I've encountered a number of situations where the ability to influence the execution of an extractor beyond what is available via file/dataset information and metadata would be convenient.

Having a way to pass additional parameters to an extractor could increase their utility and usefulness while allowing a single extractor to do more without having to be duplicated.

An example could be the image metadata extractor.  ImageMagick currently extracts a "ton" of information about an image.  Everyone seems to like the idea of having automatic image metadata extraction happening.  However, many folks would prefer not get all of the metadata but rather a subset.  Imagine if we could pass a set of parameters to image metadata extractor to instruct it to only extract certain terms that we were interested in.  Another user could use the same extractor but pass a different list of terms.  There are of course many other examples where parameters could be useful.

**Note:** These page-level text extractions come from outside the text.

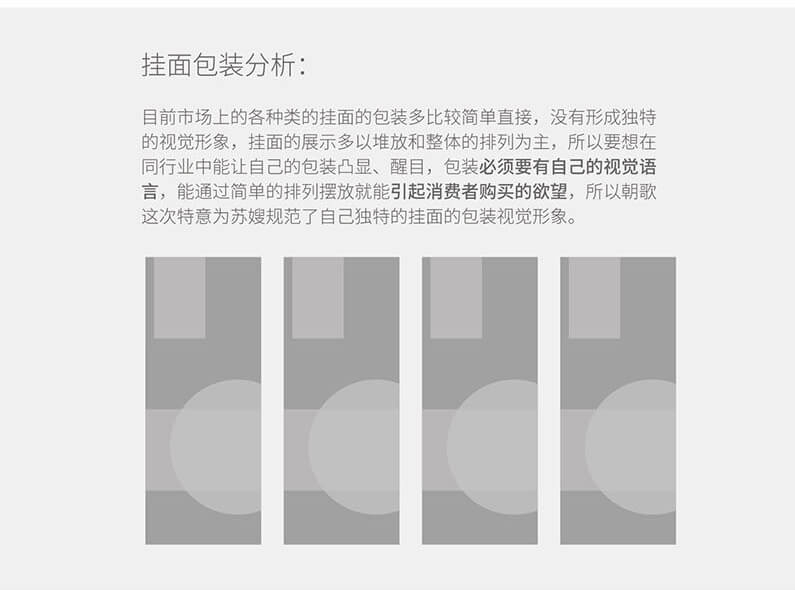 挂面包装分析：

目前市场上的各种类的挂面的包装多比较简单直接，没有形成独特的视觉形象，挂面的展示多以堆放和整体的排列为主，所以要想在同行业中能让自己的包装凸显、醒目，包装必须要有自己的视觉语言，能通过简单的排列摆放就能引起消费者购买的欲望，所以朝歌这次特意为苏嫂规范了自己独特的挂面的包装视觉形象。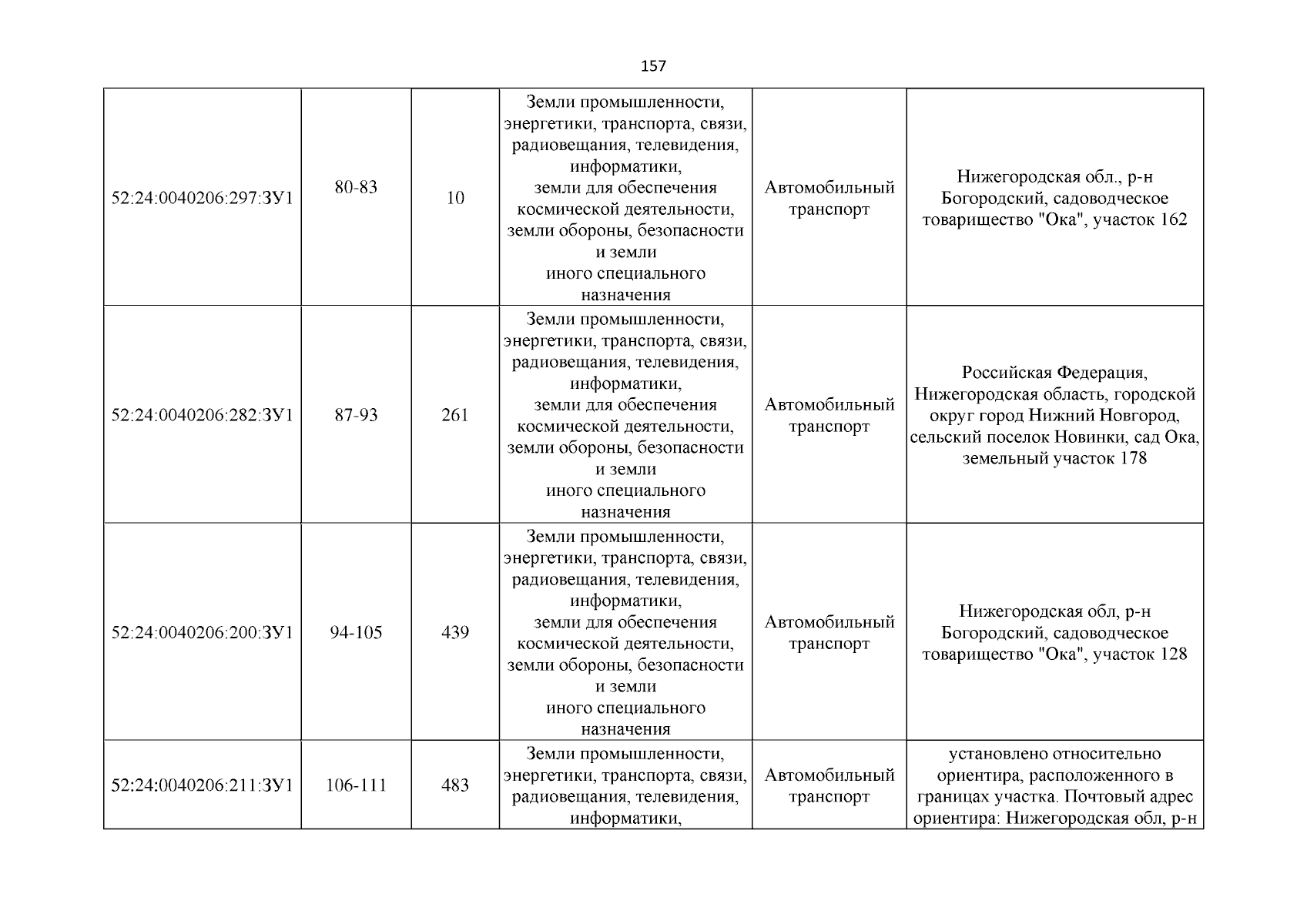 157

| | | | | | |
|---|---|---|---|---|---|
| 52:24:0040206:297:ЗУ1 | 80-83 | 10 | Земли промышленности, энергетики, транспорта, связи, радиовещания, телевидения, информатики, земли для обеспечения космической деятельности, земли обороны, безопасности и земли иного специального назначения | Автомобильный транспорт | Нижегородская обл., р-н Богородский, садоводческое товарищество "Ока", участок 162 |
| 52:24:0040206:282:ЗУ1 | 87-93 | 261 | Земли промышленности, энергетики, транспорта, связи, радиовещания, телевидения, информатики, земли для обеспечения космической деятельности, земли обороны, безопасности и земли иного специального назначения | Автомобильный транспорт | Российская Федерация, Нижегородская область, городской округ город Нижний Новгород, сельский поселок Новинки, сад Ока, земельный участок 178 |
| 52:24:0040206:200:ЗУ1 | 94-105 | 439 | Земли промышленности, энергетики, транспорта, связи, радиовещания, телевидения, информатики, земли для обеспечения космической деятельности, земли обороны, безопасности и земли иного специального назначения | Автомобильный транспорт | Нижегородская обл, р-н Богородский, садоводческое товарищество "Ока", участок 128 |
| 52:24:0040206:211:ЗУ1 | 106-111 | 483 | Земли промышленности, энергетики, транспорта, связи, радиовещания, телевидения, информатики, | Автомобильный транспорт | установлено относительно ориентира, расположенного в границах участка. Почтовый адрес ориентира: Нижегородская обл, р-н |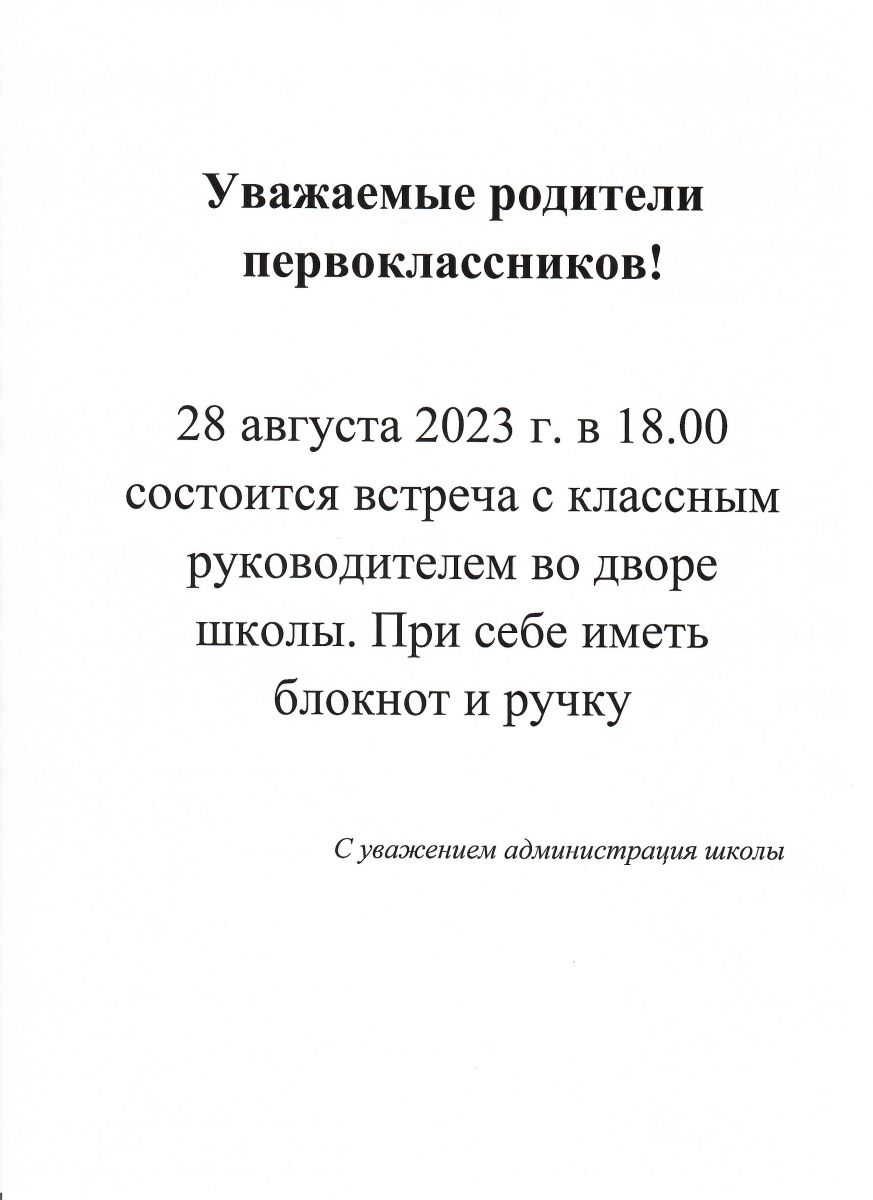 Уважаемые родители первоклассников!

28 августа 2023 г. в 18.00 состоится встреча с классным руководителем во дворе школы. При себе иметь блокнот и ручку

С уважением администрация школы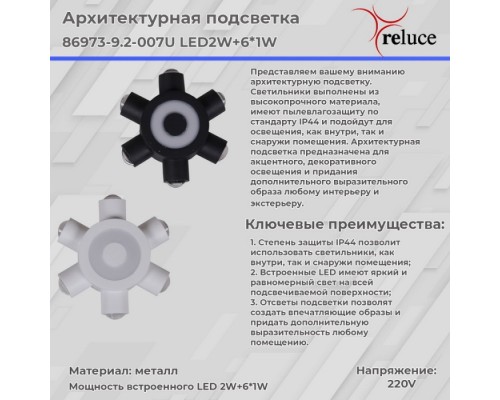 Архитектурная подсветка
86973-9.2-007U LED2W+6*1W

reluce

Представляем вашему вниманию архитектурную подсветку. Светильники выполнены из высокопрочного материала, имеют пылевлагозащиту по стандарту IP44 и подойдут для освещения, как внутри, так и снаружи помещения. Архитектурная подсветка предназначена для акцентного, декоративного освещения и придания дополнительного выразительного образа любому интерьеру и экстерьеру.

Ключевые преимущества:

1. Степень защиты IP44 позволит использовать светильники, как внутри, так и снаружи помещения;
2. Встроенные LED имеют яркий и равномерный свет на всей подсвечиваемой поверхности;
3. Отсветы подсветки позволят создать впечатляющие образы и придать дополнительную выразительность любому помещению.

Материал: металл
Мощность встроенного LED 2W+6*1W

Напряжение: 220V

I believe others have talked about adding this capability so this isn't a new idea.

One question would be, how would it be best to implement the passing of parameters, since there could be different reasons you want to pass them.

  1. You may want to pass specific parameter(s) that applies to the auto invocation of an extractor across the entire Clowder instance.
  2. You may want to pass specific parameter(s) that applies to the auto invocation of an extractor within a space.
  3. You may want to pass specific parameter(s) that applies to the auto invocation of an extractor within a dataset.
  4. You may want to pass specific parameter(s) when you manually submit an extractor.
  5. others?

Also, where is the logical place to provide these parameters?

  1. You could provide an additional link/button next to the extractor in the extractor list that allows you to pop-up a text box and add and save parameters.
  2. You could provide a pop-up text box that button/link associated with the instance/space/dataset that allowed you to add and save parameters.
  3. You could have a special dataset or file that a user can edit that contains the parameters that is made available to extractors.
  4. You could pop-up a dialog when the user submits an extractor manually that allows for parameters to be specified.
  5. You could mix some of the options to create a parameter hierarchy (e.g. manually provided parameters override space default parameters, etc.)

Personally, I like the idea of having the concept of "parameters" that can be specified at the instance and space level (possibly user level too?) for more than just extractors.  Extractors could be one of the uses, but the use could be extended to other configuration options/overrides within the Clowder app itself.  Similar to CSS.

For example (sorry, but I always visualize things like this as XML files)...

(Instance Level)

<extractor name="ncsa.image.metadata" >
     <parameters>
          <term name="WinXP-Author" metaname="Author" />
          <term name="Make"/>
          <term name="Model"/>
     </paramaters>
</extractor>


(Space Level - Space1234)

<extractor name="ncsa.image.metadata" override="true">
     <parameters>
          <term name="Artist" metaname="Author"/>
          <term name="ImageDescription" metaname="Description"/>
     </paramaters>
</extractor>


Would define that for ALL spaces the ncsa.image.metadata extractor should extract WinXP-Author (stored as Author), Make and Model.  HOWEVER for space (Space1234) this is overridden and Artist (stored as Author) and ImageDescription (stored as Description) is extracted.  If override had been false or omitted, all parameters would have been passed to the extractor and it would have been up to the extractor logic to decide how to handle the conflicting "Author" parameters.


Please share your comments and ideas!